(Page text begins)

Written by Tamar Fox. Check out last week’s post in this series, Double Mitzvah – Bo.
The centerpiece of this week’s parsha is the crossing of the Red Sea and the poem that accompanies it. The Song of the Sea is lengthy and has been incorporated in full into Shacharit, so on Shabbat you can expect to read it at least twice. But immediately after the Song of the Sea we get to a different song, the song that Miriam and the women sang after Moses’ finished his. Miriam took up a timbrel, gathered her ladies and cut a rug, singing a very abbreviated song.
I love this moment because it always makes me see Miriam getting down on a dance floor to Gloria Gaynor’s I Will Survive, and also because it suggests that women dancing in public was not a shonda in the time of Moses and Miriam.
It’s weird to imagine that one can use one’s sexual energy to praise God. Certainly there are deep segments of the Jewish community that would like people to do away with their sexuality completely. But in this story, dancing–which, yes, I believe is intrinsically a sexual activity, though only mildly so–is channeled toward God. And crucially to the text, no one says boo about it. There is no backlash against Miriam for leading the ladies in a conga line for God. The text doesn’t imply any problem at all with Miriam’s activities, and it’s always a bit of a shock, and a huge relief, to see that the Torah is not as confused about modesty and privacy as the contemporary Jewish community is.

(Page text ends)
(Material shown begins)

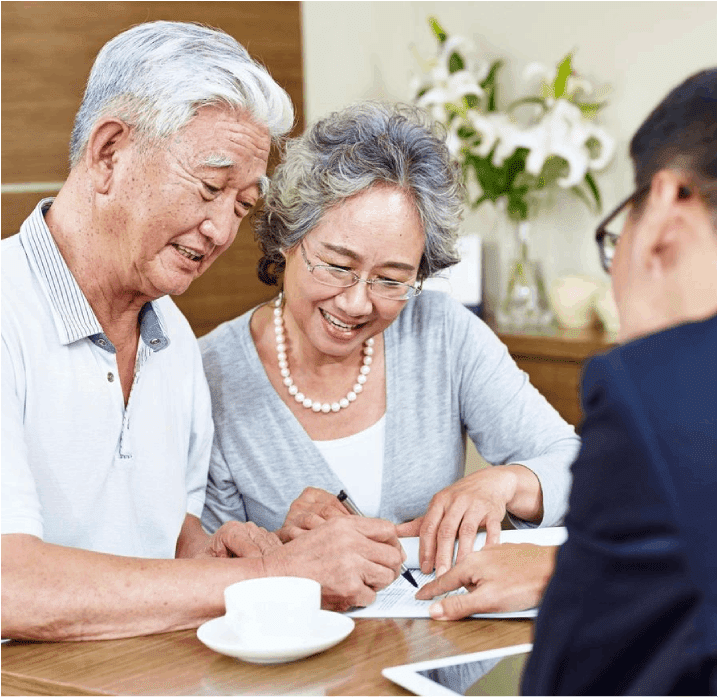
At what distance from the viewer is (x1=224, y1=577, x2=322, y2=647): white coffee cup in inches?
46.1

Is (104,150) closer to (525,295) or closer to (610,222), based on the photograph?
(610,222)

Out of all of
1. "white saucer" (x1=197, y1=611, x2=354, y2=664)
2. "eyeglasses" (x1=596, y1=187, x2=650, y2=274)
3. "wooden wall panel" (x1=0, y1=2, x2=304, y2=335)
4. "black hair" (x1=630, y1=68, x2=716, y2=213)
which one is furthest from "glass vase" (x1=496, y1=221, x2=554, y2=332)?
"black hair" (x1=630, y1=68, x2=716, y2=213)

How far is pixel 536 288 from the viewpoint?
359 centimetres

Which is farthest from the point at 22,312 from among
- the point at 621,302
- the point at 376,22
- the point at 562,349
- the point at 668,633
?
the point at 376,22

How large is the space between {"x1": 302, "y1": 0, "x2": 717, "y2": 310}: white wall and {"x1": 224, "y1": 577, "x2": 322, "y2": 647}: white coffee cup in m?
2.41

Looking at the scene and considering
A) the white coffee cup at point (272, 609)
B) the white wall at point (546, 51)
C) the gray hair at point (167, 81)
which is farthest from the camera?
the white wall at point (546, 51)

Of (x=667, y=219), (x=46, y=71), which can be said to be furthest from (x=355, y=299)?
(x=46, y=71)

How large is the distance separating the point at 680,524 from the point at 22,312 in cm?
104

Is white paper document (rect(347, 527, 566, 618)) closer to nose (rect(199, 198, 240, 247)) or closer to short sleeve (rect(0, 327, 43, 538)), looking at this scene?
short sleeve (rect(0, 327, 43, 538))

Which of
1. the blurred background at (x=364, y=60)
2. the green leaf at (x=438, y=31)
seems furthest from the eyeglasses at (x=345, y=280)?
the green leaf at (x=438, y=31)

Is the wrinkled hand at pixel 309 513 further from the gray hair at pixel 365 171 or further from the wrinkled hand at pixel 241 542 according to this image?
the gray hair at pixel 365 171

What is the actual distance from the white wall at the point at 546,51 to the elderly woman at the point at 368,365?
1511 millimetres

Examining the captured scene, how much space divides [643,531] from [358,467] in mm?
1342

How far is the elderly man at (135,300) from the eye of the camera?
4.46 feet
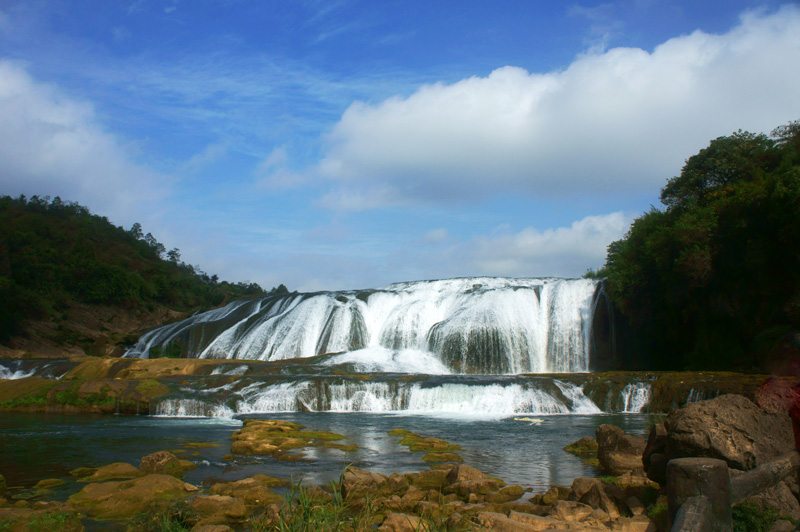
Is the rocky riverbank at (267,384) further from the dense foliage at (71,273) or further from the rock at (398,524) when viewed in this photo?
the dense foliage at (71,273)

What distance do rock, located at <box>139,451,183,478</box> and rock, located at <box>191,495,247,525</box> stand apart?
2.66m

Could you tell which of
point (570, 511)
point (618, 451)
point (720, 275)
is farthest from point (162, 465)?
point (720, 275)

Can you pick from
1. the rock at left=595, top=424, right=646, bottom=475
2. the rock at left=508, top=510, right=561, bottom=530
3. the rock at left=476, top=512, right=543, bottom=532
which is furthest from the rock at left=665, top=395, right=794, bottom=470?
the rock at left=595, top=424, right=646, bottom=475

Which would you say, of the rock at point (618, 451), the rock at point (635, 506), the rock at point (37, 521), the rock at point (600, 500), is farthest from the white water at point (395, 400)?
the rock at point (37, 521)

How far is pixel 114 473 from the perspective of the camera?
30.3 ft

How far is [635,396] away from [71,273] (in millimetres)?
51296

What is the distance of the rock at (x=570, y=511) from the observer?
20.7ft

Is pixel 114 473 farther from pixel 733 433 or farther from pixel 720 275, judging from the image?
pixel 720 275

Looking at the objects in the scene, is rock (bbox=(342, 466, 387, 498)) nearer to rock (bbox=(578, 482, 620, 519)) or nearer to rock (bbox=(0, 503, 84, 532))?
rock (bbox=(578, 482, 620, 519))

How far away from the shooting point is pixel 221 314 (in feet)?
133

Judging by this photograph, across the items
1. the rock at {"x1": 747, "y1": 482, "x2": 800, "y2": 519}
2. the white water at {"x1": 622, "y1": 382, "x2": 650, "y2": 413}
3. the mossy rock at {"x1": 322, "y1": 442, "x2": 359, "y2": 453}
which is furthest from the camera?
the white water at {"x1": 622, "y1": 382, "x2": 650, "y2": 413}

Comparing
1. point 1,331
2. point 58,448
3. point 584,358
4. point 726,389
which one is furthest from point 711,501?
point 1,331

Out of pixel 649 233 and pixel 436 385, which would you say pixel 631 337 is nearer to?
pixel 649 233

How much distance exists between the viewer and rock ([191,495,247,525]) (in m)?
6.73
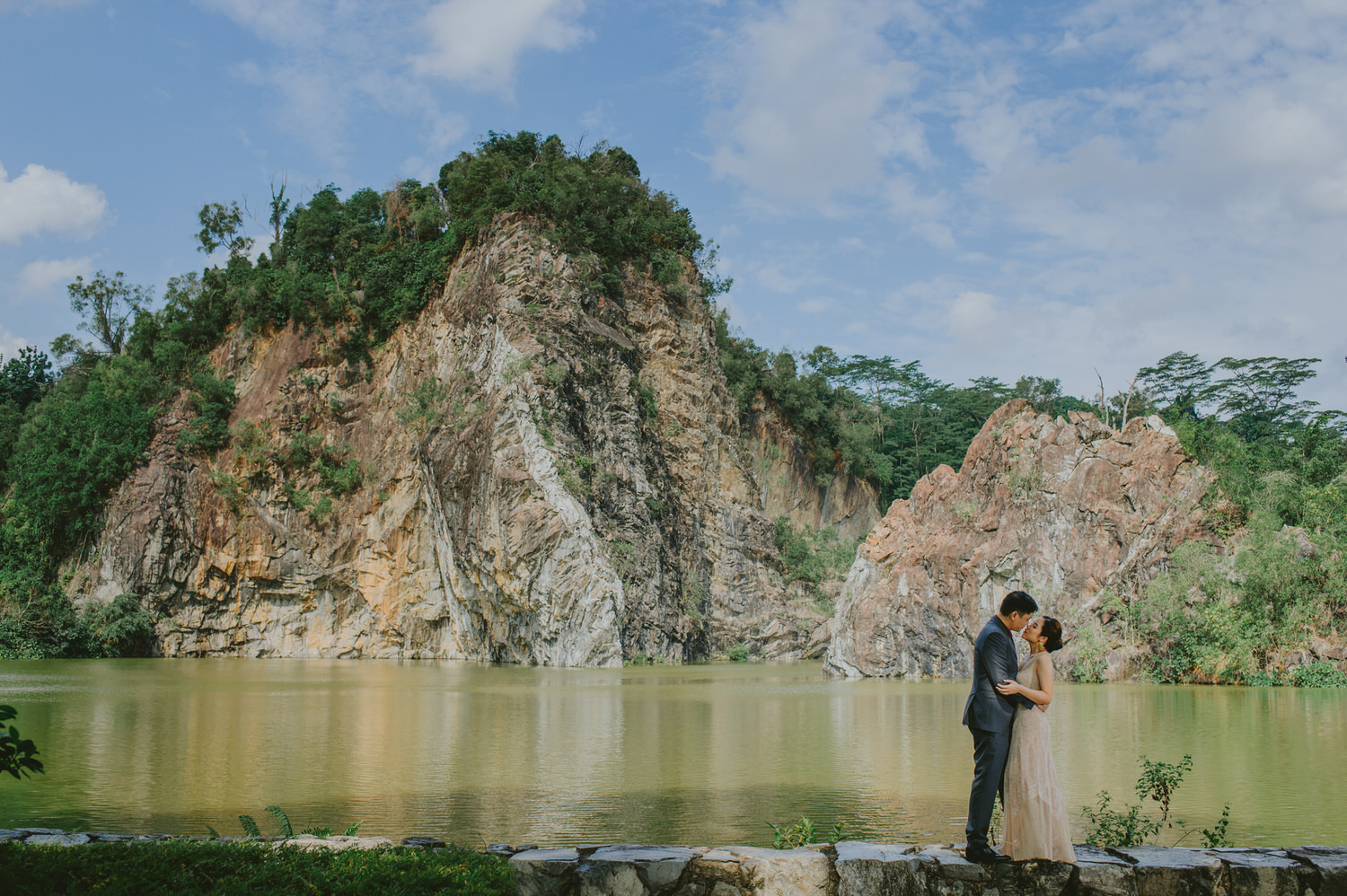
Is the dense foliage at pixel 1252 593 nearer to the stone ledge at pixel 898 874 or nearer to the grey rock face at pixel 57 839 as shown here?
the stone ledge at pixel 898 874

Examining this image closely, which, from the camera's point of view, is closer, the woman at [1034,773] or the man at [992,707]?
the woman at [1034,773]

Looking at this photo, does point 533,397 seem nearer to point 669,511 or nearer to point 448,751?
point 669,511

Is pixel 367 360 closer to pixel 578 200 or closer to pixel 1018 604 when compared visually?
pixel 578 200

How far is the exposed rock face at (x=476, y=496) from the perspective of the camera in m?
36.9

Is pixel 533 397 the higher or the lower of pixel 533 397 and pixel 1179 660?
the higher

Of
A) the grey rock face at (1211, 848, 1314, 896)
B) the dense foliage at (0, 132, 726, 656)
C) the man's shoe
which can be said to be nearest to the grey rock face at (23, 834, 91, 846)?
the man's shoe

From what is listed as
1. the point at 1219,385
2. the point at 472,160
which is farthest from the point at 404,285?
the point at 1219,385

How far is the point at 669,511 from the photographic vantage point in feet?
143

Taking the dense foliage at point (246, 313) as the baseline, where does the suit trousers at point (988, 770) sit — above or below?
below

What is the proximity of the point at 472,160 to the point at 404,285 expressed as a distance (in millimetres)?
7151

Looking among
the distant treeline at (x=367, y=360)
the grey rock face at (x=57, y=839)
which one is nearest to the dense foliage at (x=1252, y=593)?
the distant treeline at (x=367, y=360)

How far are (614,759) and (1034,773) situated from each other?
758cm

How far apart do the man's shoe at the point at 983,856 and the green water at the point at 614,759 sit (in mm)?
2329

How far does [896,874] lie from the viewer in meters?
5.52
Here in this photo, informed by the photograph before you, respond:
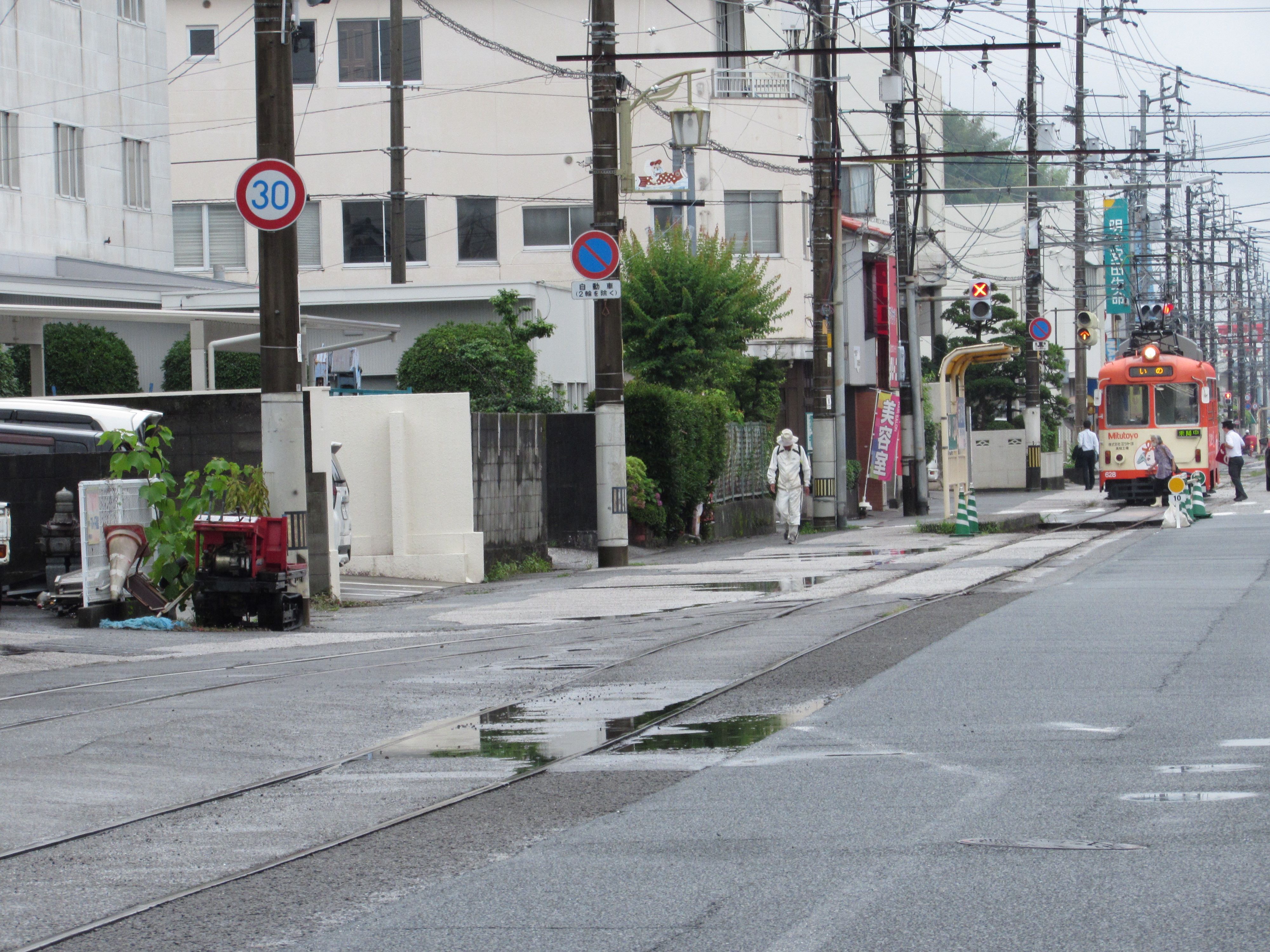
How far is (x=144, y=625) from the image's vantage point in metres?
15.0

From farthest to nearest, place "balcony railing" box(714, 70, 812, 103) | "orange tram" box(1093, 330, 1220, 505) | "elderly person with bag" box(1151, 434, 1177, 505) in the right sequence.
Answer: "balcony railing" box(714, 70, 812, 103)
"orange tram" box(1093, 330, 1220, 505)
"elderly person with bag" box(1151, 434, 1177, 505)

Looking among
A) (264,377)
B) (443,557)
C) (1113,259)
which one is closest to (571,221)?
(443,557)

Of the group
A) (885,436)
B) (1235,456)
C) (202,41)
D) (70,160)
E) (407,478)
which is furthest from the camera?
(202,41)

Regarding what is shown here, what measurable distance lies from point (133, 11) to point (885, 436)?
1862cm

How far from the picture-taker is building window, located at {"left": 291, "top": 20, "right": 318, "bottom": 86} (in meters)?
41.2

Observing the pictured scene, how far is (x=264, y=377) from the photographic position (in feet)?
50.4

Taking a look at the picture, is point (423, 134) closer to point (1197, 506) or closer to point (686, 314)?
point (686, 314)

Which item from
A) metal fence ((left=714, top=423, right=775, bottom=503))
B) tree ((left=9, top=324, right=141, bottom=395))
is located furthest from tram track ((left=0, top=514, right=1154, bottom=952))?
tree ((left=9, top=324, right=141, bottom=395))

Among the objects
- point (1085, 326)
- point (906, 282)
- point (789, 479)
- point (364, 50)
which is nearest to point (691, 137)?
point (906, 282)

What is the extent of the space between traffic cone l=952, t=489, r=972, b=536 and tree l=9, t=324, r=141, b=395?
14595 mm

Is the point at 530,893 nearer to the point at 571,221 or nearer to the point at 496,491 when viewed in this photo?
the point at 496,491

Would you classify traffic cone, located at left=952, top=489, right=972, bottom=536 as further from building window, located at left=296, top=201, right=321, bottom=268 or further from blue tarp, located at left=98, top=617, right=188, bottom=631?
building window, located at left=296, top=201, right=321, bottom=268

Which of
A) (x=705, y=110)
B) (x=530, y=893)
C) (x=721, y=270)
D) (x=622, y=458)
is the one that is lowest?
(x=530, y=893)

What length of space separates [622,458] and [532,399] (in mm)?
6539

(Material shown ends)

Tasks
1. Using the post about this week's parsha above, decide whether each statement agrees with it, answering yes or no and quoting the words that decide it: (a) The Song of the Sea has been made part of Shacharit in its entirety. (b) Miriam's song is longer than the Song of the Sea. (c) Miriam faces a backlash for leading the women in dance.
2. Name every song mentioned in the post about this week's parsha.
3. Rewrite the paragraph of the post about this week's parsha beginning "It’s weird to imagine" as a short list that keeps its main points.

Answers by item
1.
(a) Yes: "has been incorporated in full into Shacharit"
(b) No: "singing a very abbreviated song"
(c) No: "There is no backlash against Miriam"

2.
1. The Song of the Sea
2. The song Miriam and the women sang after Moses finished his
3. Gloria Gaynor's "I Will Survive"

3.
- Using one's sexual energy to praise God seems strange.
- Deep segments of the Jewish community would like people to do away with their sexuality entirely.
- In this story, dancing, which the writer sees as mildly and intrinsically sexual, is directed toward God.
- No one objects, and Miriam faces no backlash for leading the women in dance.
- The text sees no problem with her actions, which shows the Torah is less confused about modesty and privacy than the contemporary Jewish community.